Um das Lesen der englischen Literaturklassiker zu erleichtern, gibt es für Anfänger sogenannte Easy Reader: vereinfachte und teils gekürzte Versionen des Originaltextes. Ein solches Buch hat Céline Pel aus Riken geschrieben. Die 19-Jährige verfasste vor zwei Jahren im Rahmen ihrer Maturaarbeit an der Kantonsschule Zofingen einen Easy Reader zu Ernest Hemingways «Der alte Mann und das Meer». Jetzt ist sie mit ihrem Werk bei «Schweizer Jugend forscht» dabei. Gemeinsam mit den anderen Teilnehmerinnen und Teilnehmern wird sie ihr Projekt vom 2. bis zum 4. Mai an einer Ausstellung in HSR Hochschule für Technik in Rapperswil präsentieren dürfen. «Ich hoffe, dass ich dort neue Erfahrungen sammeln und viele interessante literarische Arbeiten kennenlernen kann», freut sich Céline Pel.

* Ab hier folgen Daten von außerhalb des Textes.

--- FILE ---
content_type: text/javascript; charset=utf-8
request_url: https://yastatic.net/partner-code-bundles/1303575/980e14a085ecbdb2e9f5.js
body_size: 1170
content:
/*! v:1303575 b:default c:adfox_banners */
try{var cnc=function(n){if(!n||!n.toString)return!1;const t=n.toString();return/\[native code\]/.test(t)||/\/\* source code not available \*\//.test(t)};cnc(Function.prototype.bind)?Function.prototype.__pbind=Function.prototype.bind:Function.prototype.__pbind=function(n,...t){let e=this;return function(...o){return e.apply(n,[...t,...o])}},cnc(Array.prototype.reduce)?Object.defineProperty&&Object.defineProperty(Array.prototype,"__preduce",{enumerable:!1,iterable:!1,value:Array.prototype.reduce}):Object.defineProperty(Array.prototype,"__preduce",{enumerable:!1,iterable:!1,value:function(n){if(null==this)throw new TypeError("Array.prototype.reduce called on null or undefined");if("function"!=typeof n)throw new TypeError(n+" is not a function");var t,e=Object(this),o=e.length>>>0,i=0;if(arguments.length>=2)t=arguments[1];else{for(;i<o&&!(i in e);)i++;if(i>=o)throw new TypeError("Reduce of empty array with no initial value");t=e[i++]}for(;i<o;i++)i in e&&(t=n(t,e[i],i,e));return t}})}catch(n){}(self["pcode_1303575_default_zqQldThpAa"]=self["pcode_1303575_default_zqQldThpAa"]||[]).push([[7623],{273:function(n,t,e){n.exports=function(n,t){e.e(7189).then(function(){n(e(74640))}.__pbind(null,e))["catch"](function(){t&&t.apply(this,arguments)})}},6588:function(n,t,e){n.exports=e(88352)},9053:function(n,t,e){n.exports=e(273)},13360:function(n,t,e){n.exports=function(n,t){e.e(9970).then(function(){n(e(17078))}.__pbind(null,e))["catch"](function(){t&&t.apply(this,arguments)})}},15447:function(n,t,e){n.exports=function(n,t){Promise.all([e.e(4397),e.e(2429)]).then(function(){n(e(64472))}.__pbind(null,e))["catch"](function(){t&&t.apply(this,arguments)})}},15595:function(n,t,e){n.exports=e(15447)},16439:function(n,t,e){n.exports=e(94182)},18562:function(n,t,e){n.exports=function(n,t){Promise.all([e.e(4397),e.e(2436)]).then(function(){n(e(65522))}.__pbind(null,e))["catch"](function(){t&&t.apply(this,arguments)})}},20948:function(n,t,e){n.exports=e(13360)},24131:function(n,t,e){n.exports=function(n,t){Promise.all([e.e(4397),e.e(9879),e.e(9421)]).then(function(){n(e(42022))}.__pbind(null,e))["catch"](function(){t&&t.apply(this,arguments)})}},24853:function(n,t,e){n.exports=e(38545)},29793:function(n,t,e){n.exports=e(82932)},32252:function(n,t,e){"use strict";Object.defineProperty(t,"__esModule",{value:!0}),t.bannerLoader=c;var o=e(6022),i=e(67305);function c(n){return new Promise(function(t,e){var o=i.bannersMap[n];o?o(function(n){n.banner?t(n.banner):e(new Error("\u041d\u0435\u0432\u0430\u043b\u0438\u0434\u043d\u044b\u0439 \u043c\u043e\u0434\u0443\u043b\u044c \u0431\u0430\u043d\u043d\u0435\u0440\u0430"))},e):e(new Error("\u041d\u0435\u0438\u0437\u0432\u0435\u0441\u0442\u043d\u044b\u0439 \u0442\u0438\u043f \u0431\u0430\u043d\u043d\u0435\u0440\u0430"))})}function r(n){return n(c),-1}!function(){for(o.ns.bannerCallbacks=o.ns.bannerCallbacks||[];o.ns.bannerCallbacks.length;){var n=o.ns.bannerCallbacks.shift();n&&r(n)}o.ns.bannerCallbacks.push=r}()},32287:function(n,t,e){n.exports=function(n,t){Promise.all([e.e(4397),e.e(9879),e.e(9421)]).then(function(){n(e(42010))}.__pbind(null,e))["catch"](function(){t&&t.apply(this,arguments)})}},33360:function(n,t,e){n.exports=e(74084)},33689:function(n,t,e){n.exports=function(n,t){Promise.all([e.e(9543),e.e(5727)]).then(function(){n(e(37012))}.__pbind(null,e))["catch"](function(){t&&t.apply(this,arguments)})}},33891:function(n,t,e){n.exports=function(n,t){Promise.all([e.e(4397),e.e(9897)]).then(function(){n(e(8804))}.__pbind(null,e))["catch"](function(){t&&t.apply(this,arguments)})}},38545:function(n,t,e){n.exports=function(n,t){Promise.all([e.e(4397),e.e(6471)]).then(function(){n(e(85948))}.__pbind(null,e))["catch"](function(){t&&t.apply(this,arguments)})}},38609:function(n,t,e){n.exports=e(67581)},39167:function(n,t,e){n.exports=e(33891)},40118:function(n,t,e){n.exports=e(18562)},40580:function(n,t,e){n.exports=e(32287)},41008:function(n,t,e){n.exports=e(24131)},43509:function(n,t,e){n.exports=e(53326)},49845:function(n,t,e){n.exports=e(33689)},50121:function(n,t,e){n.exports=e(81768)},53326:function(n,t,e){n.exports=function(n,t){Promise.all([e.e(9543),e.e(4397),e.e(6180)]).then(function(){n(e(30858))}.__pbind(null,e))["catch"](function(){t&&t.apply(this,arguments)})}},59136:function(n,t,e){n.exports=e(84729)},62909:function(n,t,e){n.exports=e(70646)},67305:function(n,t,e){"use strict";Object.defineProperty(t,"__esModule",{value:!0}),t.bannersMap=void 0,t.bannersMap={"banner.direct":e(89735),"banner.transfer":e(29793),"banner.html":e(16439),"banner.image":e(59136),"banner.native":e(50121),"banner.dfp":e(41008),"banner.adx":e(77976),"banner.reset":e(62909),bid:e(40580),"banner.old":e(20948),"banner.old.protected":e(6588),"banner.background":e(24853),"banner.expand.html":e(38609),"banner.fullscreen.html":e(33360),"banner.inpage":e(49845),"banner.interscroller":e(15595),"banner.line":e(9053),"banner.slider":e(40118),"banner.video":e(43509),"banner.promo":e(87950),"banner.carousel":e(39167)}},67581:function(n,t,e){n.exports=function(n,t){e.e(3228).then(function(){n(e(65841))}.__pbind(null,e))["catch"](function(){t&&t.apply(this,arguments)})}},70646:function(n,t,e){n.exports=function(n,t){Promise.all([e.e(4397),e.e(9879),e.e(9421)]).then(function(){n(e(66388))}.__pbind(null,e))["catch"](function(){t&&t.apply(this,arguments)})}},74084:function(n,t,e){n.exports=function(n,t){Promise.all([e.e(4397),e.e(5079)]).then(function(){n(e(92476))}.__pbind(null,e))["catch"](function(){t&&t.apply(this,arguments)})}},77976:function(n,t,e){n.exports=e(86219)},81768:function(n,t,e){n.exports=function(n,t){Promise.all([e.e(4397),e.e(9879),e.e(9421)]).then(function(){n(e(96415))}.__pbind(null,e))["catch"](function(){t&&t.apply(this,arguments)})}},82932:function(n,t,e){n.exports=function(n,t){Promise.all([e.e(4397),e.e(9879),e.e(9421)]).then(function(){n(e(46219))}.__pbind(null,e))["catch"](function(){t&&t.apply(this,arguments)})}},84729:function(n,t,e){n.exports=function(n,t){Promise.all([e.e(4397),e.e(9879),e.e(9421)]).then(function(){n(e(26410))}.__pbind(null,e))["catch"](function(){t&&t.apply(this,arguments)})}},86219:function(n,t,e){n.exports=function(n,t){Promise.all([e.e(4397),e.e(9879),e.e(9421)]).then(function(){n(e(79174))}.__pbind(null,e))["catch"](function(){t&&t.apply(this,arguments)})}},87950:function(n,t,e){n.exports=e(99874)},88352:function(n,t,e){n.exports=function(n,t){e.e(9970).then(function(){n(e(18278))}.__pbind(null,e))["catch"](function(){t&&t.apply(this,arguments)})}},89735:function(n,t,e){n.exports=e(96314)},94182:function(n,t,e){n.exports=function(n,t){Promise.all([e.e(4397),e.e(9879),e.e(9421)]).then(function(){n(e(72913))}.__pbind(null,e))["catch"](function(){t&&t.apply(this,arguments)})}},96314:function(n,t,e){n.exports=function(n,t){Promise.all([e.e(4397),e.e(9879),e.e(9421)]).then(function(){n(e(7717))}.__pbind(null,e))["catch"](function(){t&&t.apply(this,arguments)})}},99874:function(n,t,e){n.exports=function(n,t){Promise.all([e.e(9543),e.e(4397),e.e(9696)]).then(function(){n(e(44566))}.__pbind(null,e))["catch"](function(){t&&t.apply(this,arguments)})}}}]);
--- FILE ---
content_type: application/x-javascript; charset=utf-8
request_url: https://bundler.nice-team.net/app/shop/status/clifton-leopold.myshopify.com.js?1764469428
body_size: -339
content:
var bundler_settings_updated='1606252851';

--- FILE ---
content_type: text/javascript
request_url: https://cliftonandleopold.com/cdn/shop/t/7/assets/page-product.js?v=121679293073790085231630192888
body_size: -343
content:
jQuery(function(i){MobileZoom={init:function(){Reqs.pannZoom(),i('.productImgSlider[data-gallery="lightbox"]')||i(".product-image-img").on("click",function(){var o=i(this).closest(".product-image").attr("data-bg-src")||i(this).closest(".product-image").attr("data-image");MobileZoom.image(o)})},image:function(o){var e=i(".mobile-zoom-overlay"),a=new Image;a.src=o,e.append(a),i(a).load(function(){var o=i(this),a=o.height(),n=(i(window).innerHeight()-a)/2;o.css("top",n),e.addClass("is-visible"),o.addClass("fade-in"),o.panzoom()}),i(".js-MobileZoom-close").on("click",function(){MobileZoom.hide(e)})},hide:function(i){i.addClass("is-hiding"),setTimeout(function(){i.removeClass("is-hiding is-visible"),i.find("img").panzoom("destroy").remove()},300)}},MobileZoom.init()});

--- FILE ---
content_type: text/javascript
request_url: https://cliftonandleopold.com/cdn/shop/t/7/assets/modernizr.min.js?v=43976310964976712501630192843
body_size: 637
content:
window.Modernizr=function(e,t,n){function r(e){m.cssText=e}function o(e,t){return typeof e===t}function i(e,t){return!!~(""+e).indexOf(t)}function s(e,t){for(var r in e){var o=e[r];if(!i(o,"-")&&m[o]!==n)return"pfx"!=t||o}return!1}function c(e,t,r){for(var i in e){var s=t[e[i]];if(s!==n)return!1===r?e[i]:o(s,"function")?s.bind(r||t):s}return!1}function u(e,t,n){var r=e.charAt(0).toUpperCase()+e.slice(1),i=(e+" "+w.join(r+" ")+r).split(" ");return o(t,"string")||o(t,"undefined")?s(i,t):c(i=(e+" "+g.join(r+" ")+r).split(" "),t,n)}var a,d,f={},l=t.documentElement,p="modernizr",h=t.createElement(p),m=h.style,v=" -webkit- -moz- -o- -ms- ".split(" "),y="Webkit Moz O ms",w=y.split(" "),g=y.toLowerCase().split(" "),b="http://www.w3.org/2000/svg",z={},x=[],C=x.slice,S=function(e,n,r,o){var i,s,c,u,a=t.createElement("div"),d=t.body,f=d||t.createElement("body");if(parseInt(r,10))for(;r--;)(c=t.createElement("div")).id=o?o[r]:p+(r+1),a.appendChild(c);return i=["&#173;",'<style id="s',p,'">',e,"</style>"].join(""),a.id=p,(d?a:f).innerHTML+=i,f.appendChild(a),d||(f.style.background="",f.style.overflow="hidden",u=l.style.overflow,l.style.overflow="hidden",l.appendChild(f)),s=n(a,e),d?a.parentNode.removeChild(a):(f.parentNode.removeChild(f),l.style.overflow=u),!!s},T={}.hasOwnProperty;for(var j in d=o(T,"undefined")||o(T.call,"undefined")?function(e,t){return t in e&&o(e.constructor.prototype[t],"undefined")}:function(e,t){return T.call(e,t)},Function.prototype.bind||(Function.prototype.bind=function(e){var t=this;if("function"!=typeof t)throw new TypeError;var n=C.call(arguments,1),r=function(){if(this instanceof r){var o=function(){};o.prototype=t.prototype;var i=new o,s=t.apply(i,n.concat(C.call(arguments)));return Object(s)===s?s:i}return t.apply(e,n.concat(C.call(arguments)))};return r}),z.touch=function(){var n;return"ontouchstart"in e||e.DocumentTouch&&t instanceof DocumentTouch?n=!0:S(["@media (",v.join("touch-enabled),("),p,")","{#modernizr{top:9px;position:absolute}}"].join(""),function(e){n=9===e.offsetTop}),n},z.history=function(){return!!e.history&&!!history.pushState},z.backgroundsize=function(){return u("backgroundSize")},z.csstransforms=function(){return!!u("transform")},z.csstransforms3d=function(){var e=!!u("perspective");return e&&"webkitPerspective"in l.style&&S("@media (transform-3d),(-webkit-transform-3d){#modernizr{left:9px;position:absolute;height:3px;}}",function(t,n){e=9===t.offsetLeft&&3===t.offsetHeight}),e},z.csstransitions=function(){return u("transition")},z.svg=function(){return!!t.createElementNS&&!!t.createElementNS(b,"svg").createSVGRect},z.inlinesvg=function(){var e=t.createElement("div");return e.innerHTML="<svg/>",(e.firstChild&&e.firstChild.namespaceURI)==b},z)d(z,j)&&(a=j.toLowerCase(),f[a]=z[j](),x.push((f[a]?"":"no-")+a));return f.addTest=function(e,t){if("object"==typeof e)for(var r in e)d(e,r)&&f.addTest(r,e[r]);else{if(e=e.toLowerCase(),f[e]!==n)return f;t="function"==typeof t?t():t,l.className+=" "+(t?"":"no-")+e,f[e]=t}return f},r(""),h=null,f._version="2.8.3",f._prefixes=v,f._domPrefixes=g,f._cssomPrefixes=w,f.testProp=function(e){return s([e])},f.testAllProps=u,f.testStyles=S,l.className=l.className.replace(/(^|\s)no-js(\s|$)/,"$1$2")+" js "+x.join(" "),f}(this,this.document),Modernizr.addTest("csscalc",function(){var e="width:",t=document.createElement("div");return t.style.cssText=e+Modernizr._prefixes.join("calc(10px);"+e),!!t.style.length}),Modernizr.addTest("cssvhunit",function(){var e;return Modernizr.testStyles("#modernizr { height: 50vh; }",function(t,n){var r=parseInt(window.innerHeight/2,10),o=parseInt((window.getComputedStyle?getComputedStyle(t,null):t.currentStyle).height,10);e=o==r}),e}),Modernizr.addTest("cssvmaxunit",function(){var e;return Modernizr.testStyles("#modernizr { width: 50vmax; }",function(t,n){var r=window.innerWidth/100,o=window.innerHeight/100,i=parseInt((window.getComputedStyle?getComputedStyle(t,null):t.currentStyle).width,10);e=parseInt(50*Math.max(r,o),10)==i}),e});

Als sich die Französischstudentin vor zwei Jahren für ein Thema im Hinblick auf ihre Maturaarbeit entscheiden musste, war ihr vor allem eines wichtig: «Ich wollte, dass daraus ein Produkt entsteht, dass ich in den Händen halten kann.» Zuerst überlegte sie, die Abschlussarbeit ihrem Lieblingssport zu widmen, dem Orientierungslauf. Dann wählte sie schliesslich doch die Sprachwissenschaft. «Das fasziniert mich einfach», sagt sie. Weil sie während der Schulzeit gerne Bücher las, um ihre Fremdsprachenkenntnisse zu verbessern, war das Thema schnell gefunden: Sie wollte einen Easy Reader zu Ernest Hemingways «Der alte Mann und das Meer» verfassen, der sich an Sprachschüler des Niveaus A2 richtet.

Auf 30 Seiten gekürzt

Das Übersetzen des rund 130-seitigen Romans in eine einfachere Sprache erwies sich jedoch als Herausforderung: Céline Pel musste viele sprachlich komplizierte Stellen herausstreichen, um die Geschichte auf eine für Anfänger geeignete Länge zu kürzen. «Der Sinn des Originaltextes darf trotzdem nicht verloren gehen», erklärt sie eine der Schwierigkeiten ihrer Arbeit. Um ein fundiertes Verständnis von Hemingways Klassiker aus dem Jahr 1951 zu erhalten, las sie literaturwissenschaftliche Texte und sah sich die Verfilmung des Buches an. Nachdem sie den Roman auf 30 Seiten gekürzt hatte, vereinfachte sie Wortschatz und Grammatik des Textes. Rund ein halbes Jahr war Céline Pel mit Schreiben beschäftigt. Die Mühe lohnte sich: Sie erhielt für ihre Maturaarbeit die Note 6. Publiziert hat sie das Buch bislang noch nicht. «Bei jedem Verlag gelten bestimmte Kriterien, die ein Easy Reader zu erfüllen hat.» Sie hofft jetzt, dass sich durch ihre Präsentation bei «Schweizer Jugend forscht» eine Möglichkeit ergibt.